## [Written problem]
Take the line containing "How much physical" and all lines after it to the end of the records, and output them exactly.

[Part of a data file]
((

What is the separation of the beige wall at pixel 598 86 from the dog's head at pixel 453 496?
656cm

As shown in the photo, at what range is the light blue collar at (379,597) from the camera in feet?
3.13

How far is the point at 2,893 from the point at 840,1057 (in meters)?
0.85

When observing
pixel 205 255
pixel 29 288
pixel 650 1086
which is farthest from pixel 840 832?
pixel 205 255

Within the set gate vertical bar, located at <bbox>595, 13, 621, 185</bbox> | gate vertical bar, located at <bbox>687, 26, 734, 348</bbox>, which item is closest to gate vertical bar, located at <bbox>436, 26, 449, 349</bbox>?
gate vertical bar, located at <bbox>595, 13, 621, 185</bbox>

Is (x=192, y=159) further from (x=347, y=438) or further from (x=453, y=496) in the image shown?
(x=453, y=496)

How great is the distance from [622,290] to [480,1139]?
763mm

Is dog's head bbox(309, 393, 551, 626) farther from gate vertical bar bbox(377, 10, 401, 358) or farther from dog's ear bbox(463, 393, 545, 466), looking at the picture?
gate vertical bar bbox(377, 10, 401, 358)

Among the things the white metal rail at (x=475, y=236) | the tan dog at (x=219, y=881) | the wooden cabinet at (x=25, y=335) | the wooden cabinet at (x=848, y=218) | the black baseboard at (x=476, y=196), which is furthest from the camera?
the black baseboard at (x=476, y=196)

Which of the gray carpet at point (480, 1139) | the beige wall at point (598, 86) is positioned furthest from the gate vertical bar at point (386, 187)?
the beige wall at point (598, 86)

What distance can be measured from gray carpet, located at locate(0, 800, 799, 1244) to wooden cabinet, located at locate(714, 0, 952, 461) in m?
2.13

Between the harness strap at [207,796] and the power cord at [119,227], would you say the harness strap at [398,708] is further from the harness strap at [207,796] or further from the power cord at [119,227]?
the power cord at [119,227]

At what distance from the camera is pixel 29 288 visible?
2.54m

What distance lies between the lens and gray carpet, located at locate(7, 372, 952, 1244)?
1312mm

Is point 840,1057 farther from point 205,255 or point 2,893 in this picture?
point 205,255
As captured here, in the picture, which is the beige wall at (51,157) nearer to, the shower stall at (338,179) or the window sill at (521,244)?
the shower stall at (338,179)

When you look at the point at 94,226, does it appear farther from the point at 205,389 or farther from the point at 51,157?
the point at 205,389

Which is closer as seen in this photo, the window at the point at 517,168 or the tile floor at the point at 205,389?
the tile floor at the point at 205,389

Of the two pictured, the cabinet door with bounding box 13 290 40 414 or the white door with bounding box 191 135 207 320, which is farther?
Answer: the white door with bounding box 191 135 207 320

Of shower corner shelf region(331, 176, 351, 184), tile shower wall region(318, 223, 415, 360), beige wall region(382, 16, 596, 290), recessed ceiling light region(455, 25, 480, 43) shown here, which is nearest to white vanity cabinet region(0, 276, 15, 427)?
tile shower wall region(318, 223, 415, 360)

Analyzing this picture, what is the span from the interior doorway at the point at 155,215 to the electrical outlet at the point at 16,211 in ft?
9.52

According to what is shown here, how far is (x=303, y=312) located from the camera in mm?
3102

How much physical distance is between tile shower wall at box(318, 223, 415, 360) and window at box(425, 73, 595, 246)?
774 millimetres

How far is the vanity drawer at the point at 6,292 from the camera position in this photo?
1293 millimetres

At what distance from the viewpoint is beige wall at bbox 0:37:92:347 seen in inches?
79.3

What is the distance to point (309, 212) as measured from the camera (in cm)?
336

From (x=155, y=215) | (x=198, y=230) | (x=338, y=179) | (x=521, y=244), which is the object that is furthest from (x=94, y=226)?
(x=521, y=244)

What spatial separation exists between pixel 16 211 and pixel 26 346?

))

## [Exercise result]
How much physical distance is between tile shower wall at box(318, 223, 415, 360) and window at box(425, 73, 595, 246)?
774 millimetres

How far is the vanity drawer at the point at 6,292 from the camera position in this photo?
1293 millimetres

At what distance from the viewpoint is beige wall at bbox 0:37:92:347 seen in inches?
79.3

What is the distance to point (309, 212) as measured from the camera (in cm)?
336

From (x=155, y=215) | (x=198, y=230) | (x=338, y=179) | (x=521, y=244), which is the object that is furthest from (x=94, y=226)?
(x=521, y=244)

What spatial separation exists between pixel 16 211 and pixel 26 346?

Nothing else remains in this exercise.